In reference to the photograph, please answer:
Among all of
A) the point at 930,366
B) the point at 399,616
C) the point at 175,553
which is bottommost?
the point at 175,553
•••••
*TASK GOAL*:
Rewrite the records above, changing "bottommost" to "lowest" and leaving everything else as it is.

*ANSWER TO THIS TASK*:
In reference to the photograph, please answer:
Among all of
A) the point at 930,366
B) the point at 399,616
C) the point at 175,553
which is lowest?
the point at 175,553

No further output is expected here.